- **Your goal**
Word for word, restate every record, though not the pictures.

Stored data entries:
* * *

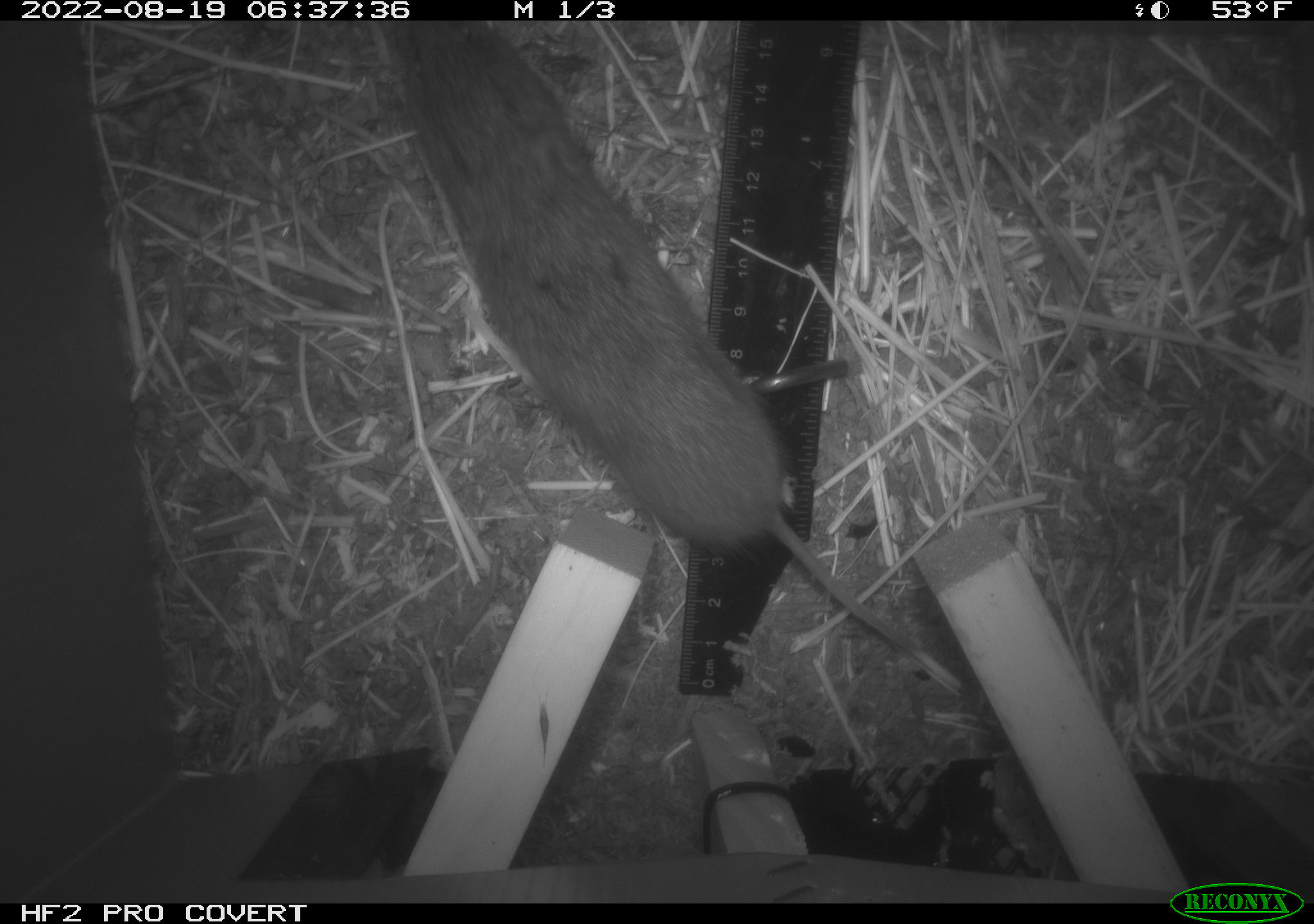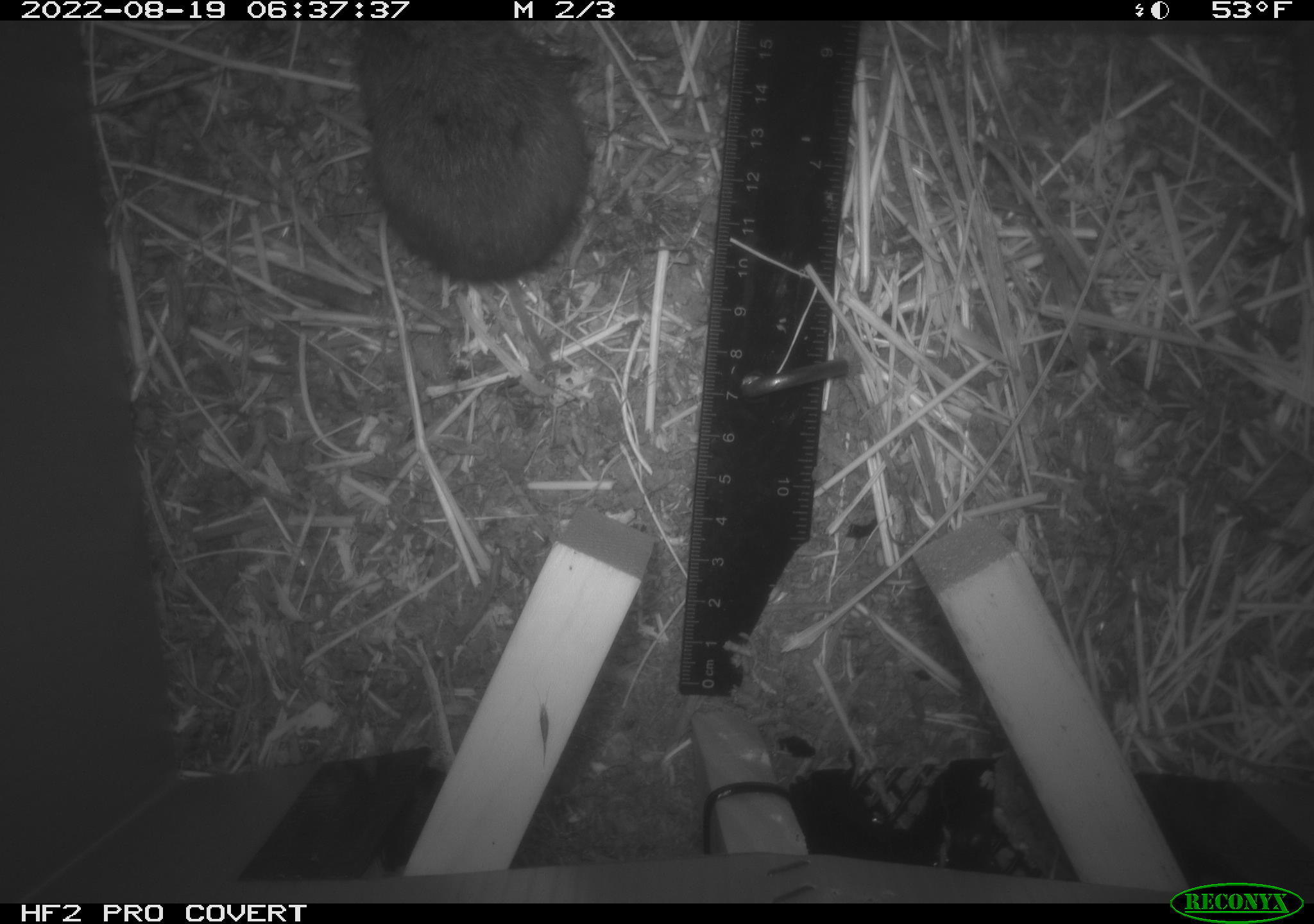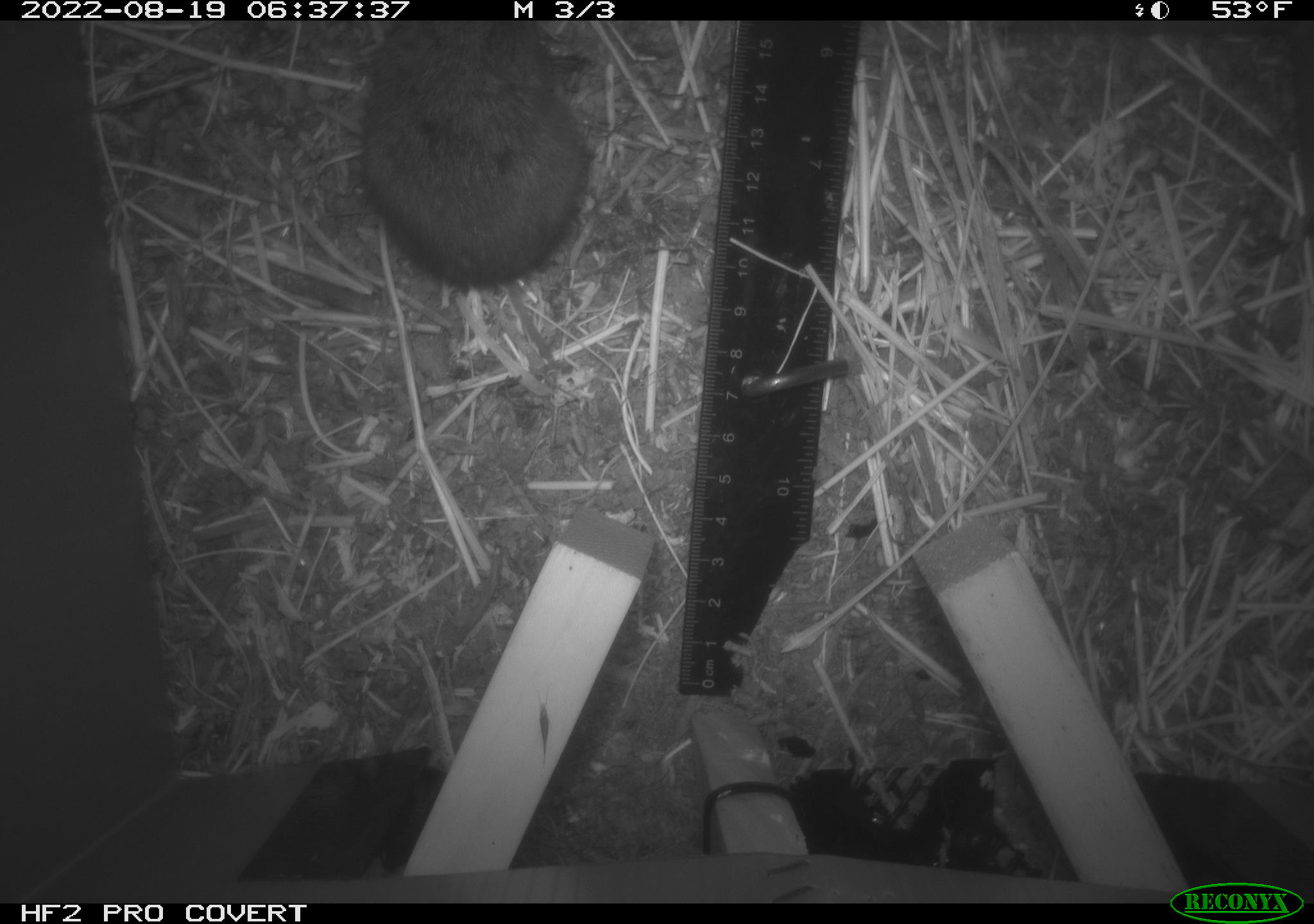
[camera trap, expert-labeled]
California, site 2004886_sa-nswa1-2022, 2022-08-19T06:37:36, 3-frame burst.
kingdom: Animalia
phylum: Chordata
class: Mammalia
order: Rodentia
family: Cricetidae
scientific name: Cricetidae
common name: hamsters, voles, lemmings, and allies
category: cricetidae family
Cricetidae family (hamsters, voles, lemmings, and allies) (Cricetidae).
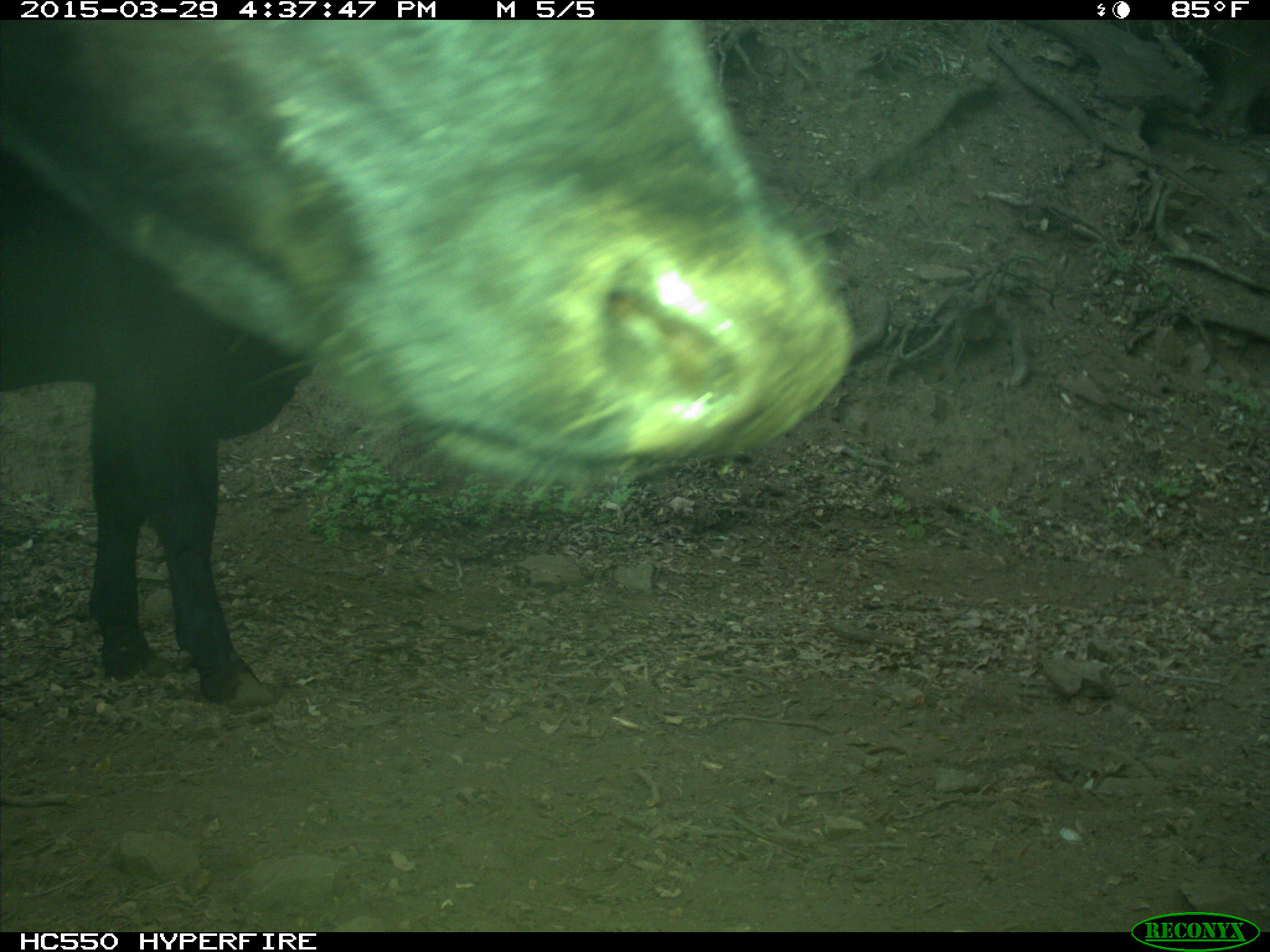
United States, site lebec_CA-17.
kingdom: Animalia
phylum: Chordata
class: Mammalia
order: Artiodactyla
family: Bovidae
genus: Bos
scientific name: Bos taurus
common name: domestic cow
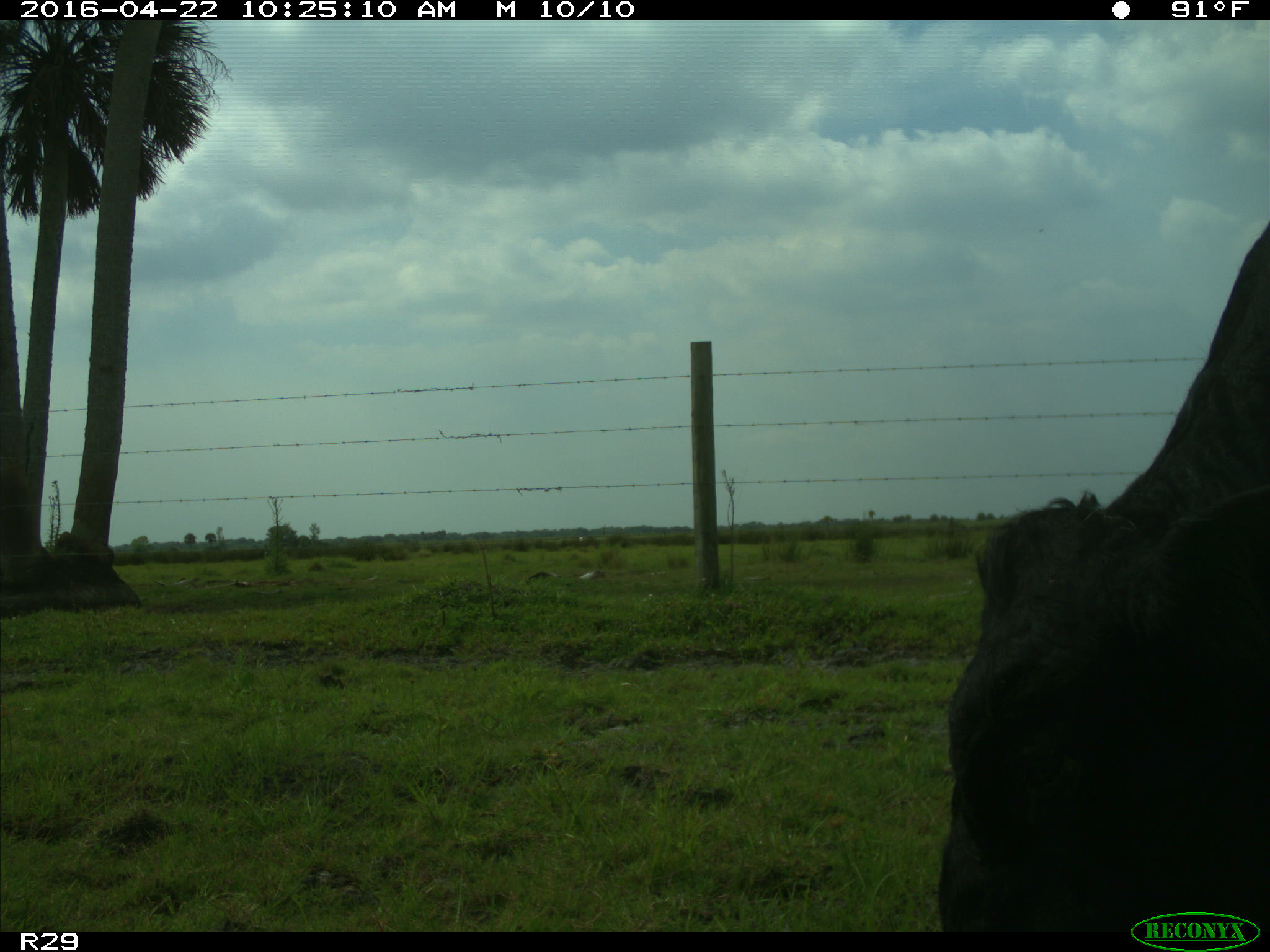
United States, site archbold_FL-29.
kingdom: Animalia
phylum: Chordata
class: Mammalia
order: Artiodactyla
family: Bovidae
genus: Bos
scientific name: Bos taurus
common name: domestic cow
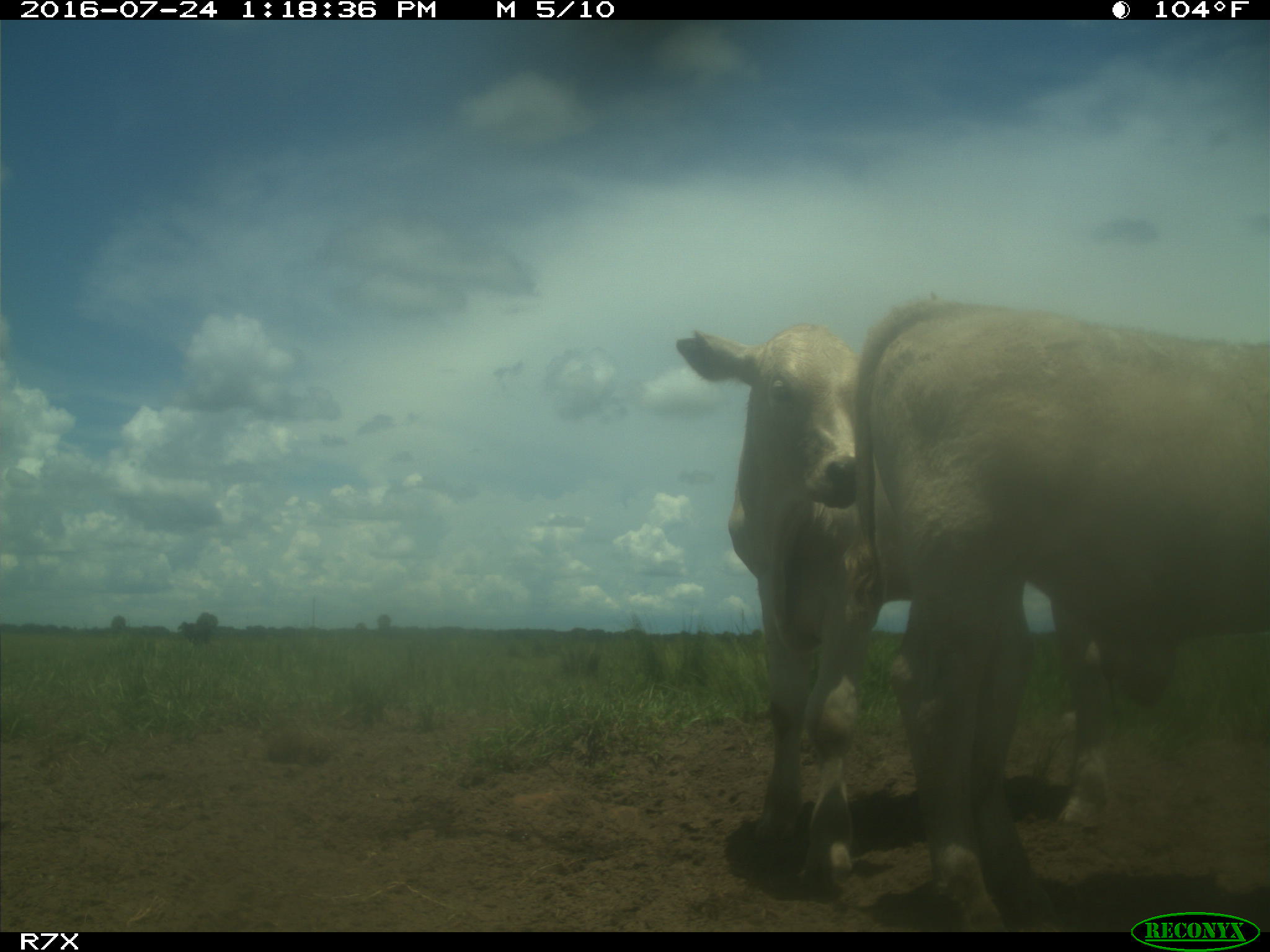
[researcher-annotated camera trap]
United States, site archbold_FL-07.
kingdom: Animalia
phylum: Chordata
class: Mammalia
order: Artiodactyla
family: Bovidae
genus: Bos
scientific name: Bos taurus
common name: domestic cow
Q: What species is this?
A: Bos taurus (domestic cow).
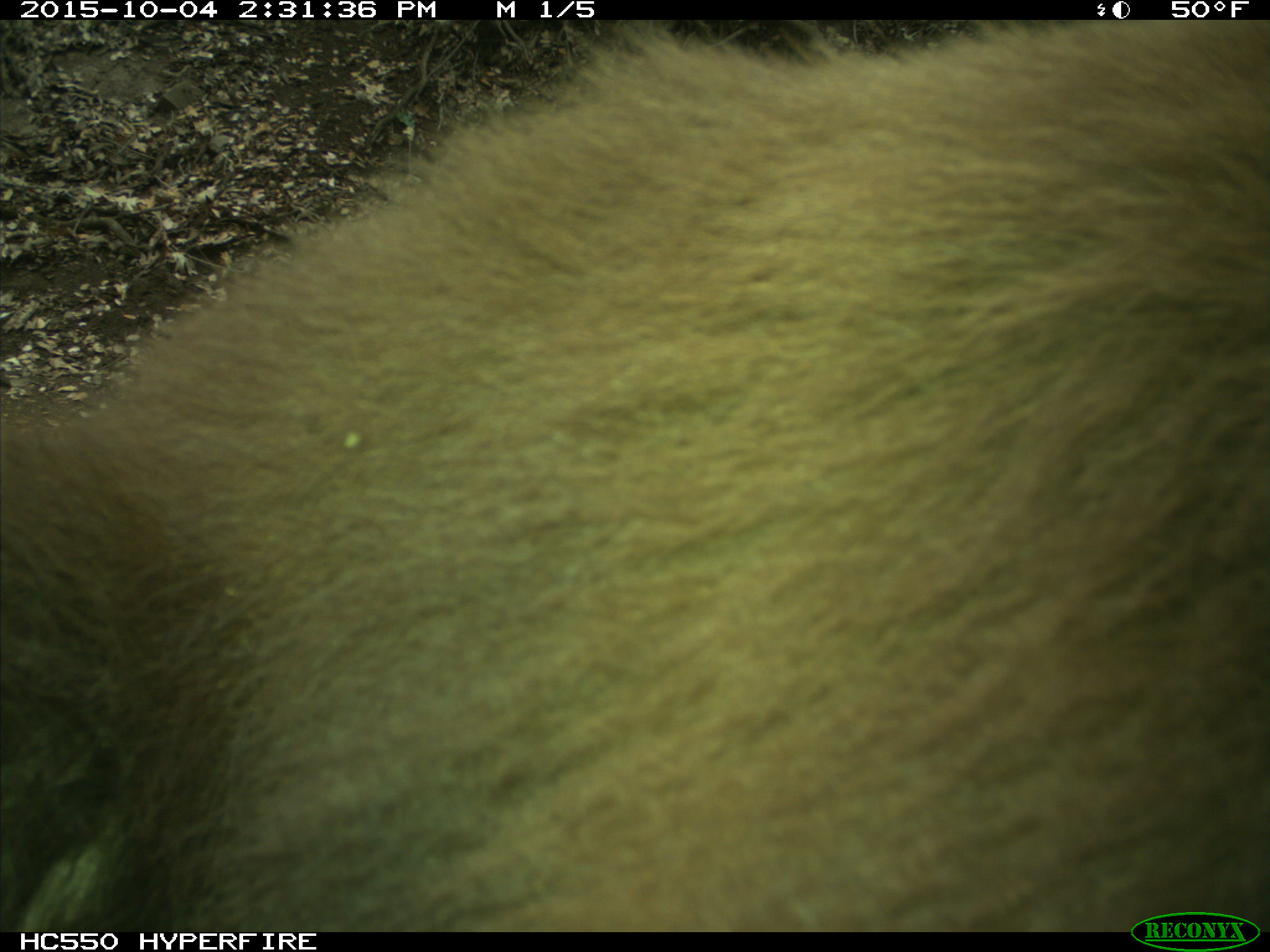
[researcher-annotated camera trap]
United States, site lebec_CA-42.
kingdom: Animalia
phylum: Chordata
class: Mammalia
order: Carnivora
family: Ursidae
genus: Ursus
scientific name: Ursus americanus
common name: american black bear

* * *

- **Written answer**
[camera trap, expert-labeled]
California, site 2004886_sa-nswa1-2022, 2022-08-19T06:37:36, 3-frame burst.
kingdom: Animalia
phylum: Chordata
class: Mammalia
order: Rodentia
family: Cricetidae
scientific name: Cricetidae
common name: hamsters, voles, lemmings, and allies
category: cricetidae family
Cricetidae family (hamsters, voles, lemmings, and allies) (Cricetidae).
United States, site lebec_CA-17.
kingdom: Animalia
phylum: Chordata
class: Mammalia
order: Artiodactyla
family: Bovidae
genus: Bos
scientific name: Bos taurus
common name: domestic cow
United States, site archbold_FL-29.
kingdom: Animalia
phylum: Chordata
class: Mammalia
order: Artiodactyla
family: Bovidae
genus: Bos
scientific name: Bos taurus
common name: domestic cow
[researcher-annotated camera trap]
United States, site archbold_FL-07.
kingdom: Animalia
phylum: Chordata
class: Mammalia
order: Artiodactyla
family: Bovidae
genus: Bos
scientific name: Bos taurus
common name: domestic cow
Q: What species is this?
A: Bos taurus (domestic cow).
[researcher-annotated camera trap]
United States, site lebec_CA-42.
kingdom: Animalia
phylum: Chordata
class: Mammalia
order: Carnivora
family: Ursidae
genus: Ursus
scientific name: Ursus americanus
common name: american black bear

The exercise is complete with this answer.